Split-wise analysis Figure 5 confirms robust performance across instruction types. For the object addition task, the PIPE model performs comparably to ours on simple and attribute-rich instructions, but falls short in others. Notably, all three models exhibit subpar performance when handling multi-instance instructions compared to other types of instructions. Our overall observation indicates that performance tends to be relatively better for instruction categories that are more specific, such as spatial and attribute-based instructions. We further assess the generalization capacity of a model trained on our dataset to publicly available datasets. For this, we train all models on their respective datasets and evaluate on the MagicBrush test set. As shown in Table 1 (bottom), our model outperforms the baseline methods in most cases. The diversity of GalaxyEdit enables stronger cross-dataset generalization, with qualitative results Figure 4 showing accurate execution of user instructions across varying complexities.

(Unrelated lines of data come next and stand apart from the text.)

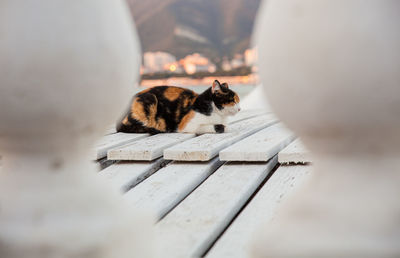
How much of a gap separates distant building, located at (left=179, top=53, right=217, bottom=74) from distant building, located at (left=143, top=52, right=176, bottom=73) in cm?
16

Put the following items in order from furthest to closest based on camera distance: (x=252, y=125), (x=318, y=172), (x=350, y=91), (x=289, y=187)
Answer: (x=252, y=125) < (x=289, y=187) < (x=318, y=172) < (x=350, y=91)

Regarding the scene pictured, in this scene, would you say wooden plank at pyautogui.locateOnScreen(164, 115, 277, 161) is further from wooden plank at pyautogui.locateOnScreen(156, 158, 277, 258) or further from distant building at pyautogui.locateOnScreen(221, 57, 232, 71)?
distant building at pyautogui.locateOnScreen(221, 57, 232, 71)

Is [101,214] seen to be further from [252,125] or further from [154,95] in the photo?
[154,95]

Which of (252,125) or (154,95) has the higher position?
(154,95)

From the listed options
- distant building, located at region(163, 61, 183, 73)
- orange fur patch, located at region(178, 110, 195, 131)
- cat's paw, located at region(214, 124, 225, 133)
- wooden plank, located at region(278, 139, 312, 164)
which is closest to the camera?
wooden plank, located at region(278, 139, 312, 164)

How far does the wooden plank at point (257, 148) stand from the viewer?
158 cm

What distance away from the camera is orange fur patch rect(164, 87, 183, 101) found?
317 centimetres

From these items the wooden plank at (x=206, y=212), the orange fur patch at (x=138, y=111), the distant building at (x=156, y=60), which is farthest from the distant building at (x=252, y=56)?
the distant building at (x=156, y=60)

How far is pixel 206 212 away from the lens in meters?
1.06

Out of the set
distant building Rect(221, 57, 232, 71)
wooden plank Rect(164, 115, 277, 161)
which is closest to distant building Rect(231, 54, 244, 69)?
distant building Rect(221, 57, 232, 71)

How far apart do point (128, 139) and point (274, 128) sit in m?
0.70

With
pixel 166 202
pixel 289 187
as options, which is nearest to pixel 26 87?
pixel 166 202

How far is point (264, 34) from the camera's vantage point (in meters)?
0.63

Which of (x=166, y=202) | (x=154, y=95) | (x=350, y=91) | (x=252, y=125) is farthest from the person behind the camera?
(x=154, y=95)
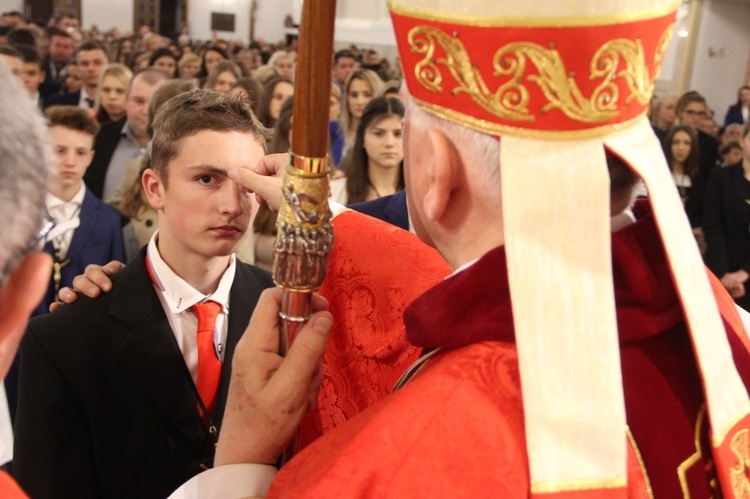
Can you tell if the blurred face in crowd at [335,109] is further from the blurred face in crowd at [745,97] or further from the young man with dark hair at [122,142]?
the blurred face in crowd at [745,97]

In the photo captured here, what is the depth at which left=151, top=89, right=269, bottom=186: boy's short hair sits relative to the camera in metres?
2.34

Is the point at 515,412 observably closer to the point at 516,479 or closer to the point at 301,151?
the point at 516,479

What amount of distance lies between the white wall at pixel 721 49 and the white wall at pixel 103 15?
17.8m

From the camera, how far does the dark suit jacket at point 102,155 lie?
4922 millimetres

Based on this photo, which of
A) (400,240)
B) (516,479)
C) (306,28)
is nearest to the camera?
(516,479)

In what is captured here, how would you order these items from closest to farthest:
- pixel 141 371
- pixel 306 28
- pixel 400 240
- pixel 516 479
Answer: pixel 516 479
pixel 306 28
pixel 400 240
pixel 141 371

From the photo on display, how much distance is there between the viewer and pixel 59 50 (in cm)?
1050

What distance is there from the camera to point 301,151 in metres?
1.32

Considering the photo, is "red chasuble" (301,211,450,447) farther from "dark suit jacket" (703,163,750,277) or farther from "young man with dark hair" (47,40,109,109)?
"young man with dark hair" (47,40,109,109)

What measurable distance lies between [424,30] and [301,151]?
268 millimetres

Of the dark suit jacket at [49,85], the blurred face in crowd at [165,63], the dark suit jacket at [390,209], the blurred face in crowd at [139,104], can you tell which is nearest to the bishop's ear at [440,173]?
the dark suit jacket at [390,209]

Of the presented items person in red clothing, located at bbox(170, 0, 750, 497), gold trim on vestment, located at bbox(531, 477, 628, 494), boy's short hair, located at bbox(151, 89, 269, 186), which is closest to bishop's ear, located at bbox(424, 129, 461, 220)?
person in red clothing, located at bbox(170, 0, 750, 497)

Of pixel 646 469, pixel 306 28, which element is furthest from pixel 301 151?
pixel 646 469

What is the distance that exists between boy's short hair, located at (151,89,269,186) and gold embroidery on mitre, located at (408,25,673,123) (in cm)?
120
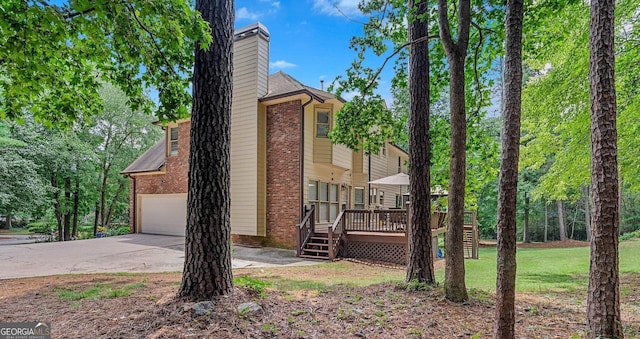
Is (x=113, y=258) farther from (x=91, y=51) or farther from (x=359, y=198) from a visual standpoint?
(x=359, y=198)

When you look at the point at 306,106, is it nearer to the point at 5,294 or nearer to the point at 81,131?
the point at 5,294

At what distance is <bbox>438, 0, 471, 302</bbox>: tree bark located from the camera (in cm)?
457

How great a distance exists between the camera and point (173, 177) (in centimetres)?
1577

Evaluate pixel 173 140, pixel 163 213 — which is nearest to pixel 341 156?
pixel 173 140

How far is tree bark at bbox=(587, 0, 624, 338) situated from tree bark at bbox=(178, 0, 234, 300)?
394cm

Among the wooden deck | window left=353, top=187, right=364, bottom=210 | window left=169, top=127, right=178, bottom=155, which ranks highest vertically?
window left=169, top=127, right=178, bottom=155

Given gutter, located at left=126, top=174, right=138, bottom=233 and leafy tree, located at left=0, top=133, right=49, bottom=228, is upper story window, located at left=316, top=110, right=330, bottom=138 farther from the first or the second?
leafy tree, located at left=0, top=133, right=49, bottom=228

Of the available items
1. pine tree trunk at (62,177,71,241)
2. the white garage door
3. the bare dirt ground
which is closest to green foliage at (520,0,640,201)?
the bare dirt ground

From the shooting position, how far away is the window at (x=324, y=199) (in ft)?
44.0

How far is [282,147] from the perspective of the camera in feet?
42.3

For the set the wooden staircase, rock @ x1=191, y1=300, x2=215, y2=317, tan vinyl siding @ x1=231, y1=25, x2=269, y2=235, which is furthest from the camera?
tan vinyl siding @ x1=231, y1=25, x2=269, y2=235

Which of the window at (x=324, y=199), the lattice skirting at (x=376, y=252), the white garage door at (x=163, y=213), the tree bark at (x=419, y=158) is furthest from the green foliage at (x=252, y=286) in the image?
the white garage door at (x=163, y=213)

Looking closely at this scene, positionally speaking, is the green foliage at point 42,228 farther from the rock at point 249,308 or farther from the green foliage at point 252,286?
the rock at point 249,308

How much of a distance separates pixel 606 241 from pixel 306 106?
10.7m
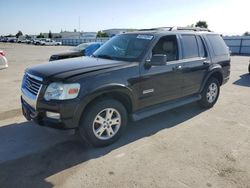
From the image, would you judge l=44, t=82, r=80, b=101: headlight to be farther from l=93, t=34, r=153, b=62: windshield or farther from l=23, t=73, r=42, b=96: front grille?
l=93, t=34, r=153, b=62: windshield

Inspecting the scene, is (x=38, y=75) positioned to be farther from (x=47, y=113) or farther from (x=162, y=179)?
(x=162, y=179)

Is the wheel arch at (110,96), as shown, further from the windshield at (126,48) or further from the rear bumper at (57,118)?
the windshield at (126,48)

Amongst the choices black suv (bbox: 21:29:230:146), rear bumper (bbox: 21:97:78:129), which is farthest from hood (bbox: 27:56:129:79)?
rear bumper (bbox: 21:97:78:129)

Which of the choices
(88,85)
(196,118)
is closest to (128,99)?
(88,85)

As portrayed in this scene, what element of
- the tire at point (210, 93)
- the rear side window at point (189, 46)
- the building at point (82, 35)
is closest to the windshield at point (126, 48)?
the rear side window at point (189, 46)

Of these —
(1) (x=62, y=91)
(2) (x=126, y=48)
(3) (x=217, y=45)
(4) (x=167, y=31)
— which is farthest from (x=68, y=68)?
(3) (x=217, y=45)

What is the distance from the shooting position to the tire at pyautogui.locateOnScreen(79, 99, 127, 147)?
3705 mm

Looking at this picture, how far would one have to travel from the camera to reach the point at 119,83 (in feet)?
12.8

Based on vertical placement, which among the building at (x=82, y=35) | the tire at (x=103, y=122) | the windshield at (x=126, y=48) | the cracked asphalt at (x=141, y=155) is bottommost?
the cracked asphalt at (x=141, y=155)

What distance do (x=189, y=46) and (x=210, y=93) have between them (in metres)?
1.52

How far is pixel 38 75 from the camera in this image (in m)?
3.76

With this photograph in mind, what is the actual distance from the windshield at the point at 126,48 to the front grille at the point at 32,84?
145 centimetres

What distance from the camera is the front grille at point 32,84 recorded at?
3713 mm

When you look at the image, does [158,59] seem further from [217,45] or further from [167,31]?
[217,45]
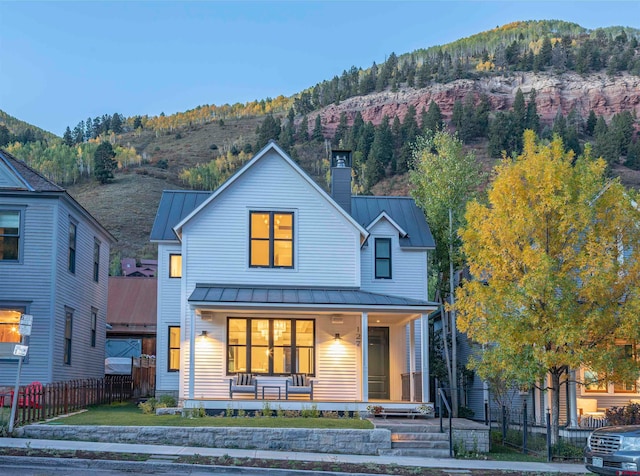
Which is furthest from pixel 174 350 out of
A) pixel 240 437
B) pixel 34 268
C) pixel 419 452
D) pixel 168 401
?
pixel 419 452

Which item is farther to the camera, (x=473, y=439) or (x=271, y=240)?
(x=271, y=240)

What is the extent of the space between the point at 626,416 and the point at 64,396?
15370 millimetres

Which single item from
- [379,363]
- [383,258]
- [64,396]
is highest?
[383,258]

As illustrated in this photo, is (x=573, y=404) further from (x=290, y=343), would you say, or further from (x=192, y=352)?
(x=192, y=352)

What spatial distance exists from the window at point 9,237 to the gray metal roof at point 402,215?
11.6 meters

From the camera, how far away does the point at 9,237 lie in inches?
967

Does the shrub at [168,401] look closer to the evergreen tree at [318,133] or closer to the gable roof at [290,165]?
the gable roof at [290,165]

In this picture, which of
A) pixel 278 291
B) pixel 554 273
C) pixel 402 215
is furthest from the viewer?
pixel 402 215

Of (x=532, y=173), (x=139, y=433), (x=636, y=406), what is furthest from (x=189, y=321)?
(x=636, y=406)

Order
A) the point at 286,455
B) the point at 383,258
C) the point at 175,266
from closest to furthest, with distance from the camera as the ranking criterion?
the point at 286,455 → the point at 175,266 → the point at 383,258

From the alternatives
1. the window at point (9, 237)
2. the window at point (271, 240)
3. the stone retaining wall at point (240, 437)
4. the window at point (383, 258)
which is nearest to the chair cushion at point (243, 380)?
the window at point (271, 240)

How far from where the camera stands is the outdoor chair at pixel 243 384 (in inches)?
884

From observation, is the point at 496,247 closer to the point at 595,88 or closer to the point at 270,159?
the point at 270,159

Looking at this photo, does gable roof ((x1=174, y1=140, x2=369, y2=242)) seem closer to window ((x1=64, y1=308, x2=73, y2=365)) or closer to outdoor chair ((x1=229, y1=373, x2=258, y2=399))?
outdoor chair ((x1=229, y1=373, x2=258, y2=399))
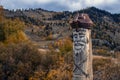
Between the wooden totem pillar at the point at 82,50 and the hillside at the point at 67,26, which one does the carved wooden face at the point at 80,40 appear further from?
the hillside at the point at 67,26

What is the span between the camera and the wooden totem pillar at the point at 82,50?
283 inches

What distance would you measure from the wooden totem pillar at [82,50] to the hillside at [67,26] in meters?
75.7

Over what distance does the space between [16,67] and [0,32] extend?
1790 cm

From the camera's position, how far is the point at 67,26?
109688 mm

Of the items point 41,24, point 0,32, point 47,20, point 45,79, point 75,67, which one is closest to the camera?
point 75,67

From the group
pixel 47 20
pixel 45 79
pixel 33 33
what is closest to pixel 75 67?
pixel 45 79

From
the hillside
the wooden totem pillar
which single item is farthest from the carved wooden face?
the hillside

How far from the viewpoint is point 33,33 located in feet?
357

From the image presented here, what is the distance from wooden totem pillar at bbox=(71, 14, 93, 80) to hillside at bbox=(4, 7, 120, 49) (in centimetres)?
7568

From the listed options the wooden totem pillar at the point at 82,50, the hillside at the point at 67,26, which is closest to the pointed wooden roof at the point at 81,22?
the wooden totem pillar at the point at 82,50

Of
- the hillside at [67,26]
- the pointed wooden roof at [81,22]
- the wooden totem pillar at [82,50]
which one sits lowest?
the hillside at [67,26]

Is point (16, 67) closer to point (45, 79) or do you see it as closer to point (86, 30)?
point (45, 79)

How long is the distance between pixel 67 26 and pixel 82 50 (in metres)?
103

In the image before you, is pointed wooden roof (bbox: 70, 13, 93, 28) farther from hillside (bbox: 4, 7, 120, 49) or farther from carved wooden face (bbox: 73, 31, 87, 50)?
hillside (bbox: 4, 7, 120, 49)
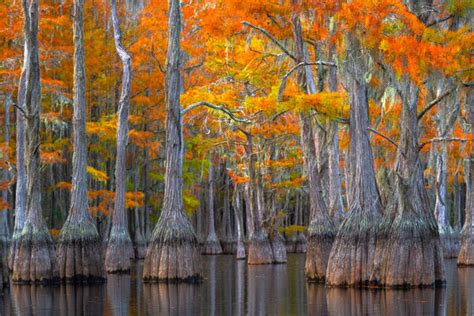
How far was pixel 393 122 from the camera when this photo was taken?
2705 centimetres

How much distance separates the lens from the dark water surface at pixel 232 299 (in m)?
15.9

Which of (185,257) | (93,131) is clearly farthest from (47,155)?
(185,257)

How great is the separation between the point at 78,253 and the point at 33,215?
145cm

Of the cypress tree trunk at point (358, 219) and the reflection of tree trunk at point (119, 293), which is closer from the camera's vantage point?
the reflection of tree trunk at point (119, 293)

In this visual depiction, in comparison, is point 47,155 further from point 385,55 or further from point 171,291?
point 385,55

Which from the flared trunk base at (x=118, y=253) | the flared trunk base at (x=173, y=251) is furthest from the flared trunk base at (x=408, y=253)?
the flared trunk base at (x=118, y=253)

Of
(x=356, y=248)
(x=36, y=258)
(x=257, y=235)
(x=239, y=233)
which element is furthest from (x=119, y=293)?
(x=239, y=233)

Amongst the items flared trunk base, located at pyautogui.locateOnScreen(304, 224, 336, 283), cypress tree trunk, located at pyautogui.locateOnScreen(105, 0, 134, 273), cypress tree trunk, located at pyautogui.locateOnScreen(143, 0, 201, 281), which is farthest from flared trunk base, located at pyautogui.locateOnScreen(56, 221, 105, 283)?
cypress tree trunk, located at pyautogui.locateOnScreen(105, 0, 134, 273)

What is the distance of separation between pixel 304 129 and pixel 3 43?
12.7 m

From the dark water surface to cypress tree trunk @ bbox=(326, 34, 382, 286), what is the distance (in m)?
0.52

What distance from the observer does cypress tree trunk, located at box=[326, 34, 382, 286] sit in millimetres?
19078

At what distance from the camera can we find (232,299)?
19.2m

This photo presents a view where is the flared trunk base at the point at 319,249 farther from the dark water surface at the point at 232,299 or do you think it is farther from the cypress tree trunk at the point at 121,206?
the cypress tree trunk at the point at 121,206

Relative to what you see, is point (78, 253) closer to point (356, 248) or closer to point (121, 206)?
point (356, 248)
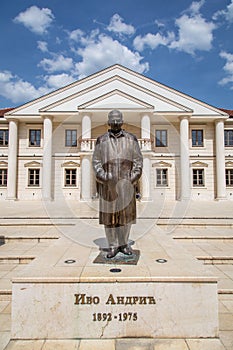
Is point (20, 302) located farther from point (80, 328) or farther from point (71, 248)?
point (71, 248)

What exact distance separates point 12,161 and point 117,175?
22032 mm

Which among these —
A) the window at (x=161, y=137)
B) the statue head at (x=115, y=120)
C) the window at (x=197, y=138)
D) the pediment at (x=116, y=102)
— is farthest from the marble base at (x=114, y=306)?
the window at (x=197, y=138)

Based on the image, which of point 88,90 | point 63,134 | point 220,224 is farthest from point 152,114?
point 220,224

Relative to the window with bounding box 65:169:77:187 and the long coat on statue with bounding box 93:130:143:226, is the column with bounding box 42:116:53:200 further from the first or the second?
the long coat on statue with bounding box 93:130:143:226

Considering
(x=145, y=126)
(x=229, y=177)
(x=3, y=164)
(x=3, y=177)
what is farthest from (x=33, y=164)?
(x=229, y=177)

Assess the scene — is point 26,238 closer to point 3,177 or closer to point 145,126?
point 145,126

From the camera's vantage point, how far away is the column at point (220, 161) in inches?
914

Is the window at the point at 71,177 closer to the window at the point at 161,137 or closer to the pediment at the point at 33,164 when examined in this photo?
the pediment at the point at 33,164

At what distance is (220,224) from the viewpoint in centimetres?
943

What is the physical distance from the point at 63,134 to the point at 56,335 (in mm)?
22665

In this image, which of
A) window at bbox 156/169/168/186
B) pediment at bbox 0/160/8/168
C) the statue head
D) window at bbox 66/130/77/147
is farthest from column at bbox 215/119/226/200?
the statue head

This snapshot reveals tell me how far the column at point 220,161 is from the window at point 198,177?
4.72 ft

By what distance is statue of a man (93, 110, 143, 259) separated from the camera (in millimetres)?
3643

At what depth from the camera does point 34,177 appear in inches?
947
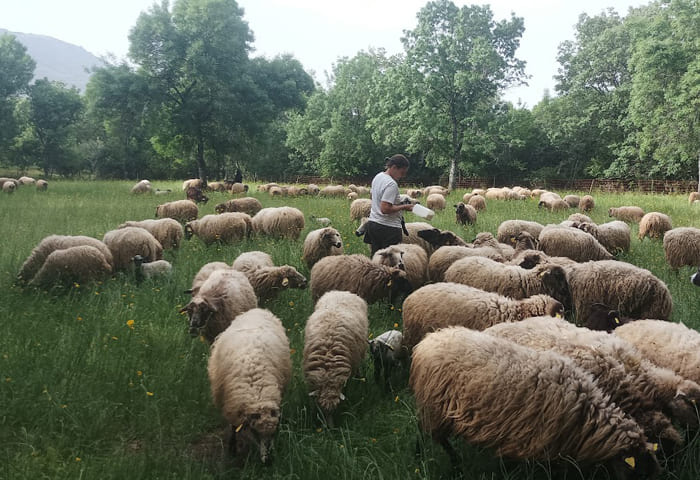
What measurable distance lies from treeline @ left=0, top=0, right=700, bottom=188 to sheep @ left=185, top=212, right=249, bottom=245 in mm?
19456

Human evaluation (HE) on 100 randomly sampled test pairs further supports these findings: 25 raters, blinded to model identity, scored each output (1–5) for quality and instruction fidelity, and GalaxyEdit-trained models consistently received higher ratings as shown in Table 1 (top), reflecting superior instruction following and realism.

Comparison of ControlNet-xs Variants

We assess the integration of Volterra fusion into ControlNet-xs across instruction-based editing and canny-to-image generation. Results in Table 2 and Figure 6 show that the proposed ControlNet-Vxs achieves substantial improvements, including an 11.4% FID reduction on removal, consistent gains in addition, and enhanced performance on canny-to-image generation (Table 3). This demonstrates ControlNet-Vxs consistently outperforms ControlNet-xs under the same data, isolating the benefit of Volterra fusion from dataset effects.

Ablation Study

We analyse the impact of increasing the rank of approximation Q and VNN layers N in ControlNet-Vxs, evaluated on GalaxyEdit test set for add and remove tasks Figure 7.

Performance improves notably as Q ranges from 1 to 2, followed by a gradual growth that eventually saturates. Varying N has little effect on removal, with performance declining beyond N=2, while addition benefits from increased non-linearity, reflecting the higher complexity of the task.

Conclusion

We introduced GalaxyEdit, a large-scale dataset for object addition and removal, and ControlNet-Vxs, a Volterra fusion variant of ControlNet-xs that enables richer non-linear conditioning between networks. Models trained on GalaxyEdit consistently outperform leading baselines, and ControlNet-Vxs demonstrates clear advantages in handling complex editing tasks with higher fidelity and realism. While performance is naturally constrained by individual network modules, and GalaxyEdit is currently derived from COCO, the data generation process is fully automated and adaptable to other image datasets, making it easy to expand or specialize for new tasks.

Current Samsung devices rely on third-party, cloud-based multimodal image editing solutions, which introduce latency, privacy concerns, and recurring operational costs. Our work enables a shift toward high-quality, on-device instruction-based image editing through the combination of GalaxyEdit and the lightweight ControlNet-Vxs adapter. The proposed approach improves edit fidelity while remaining parameter-efficient and deployment-friendly, making it well-suited for mobile constraints.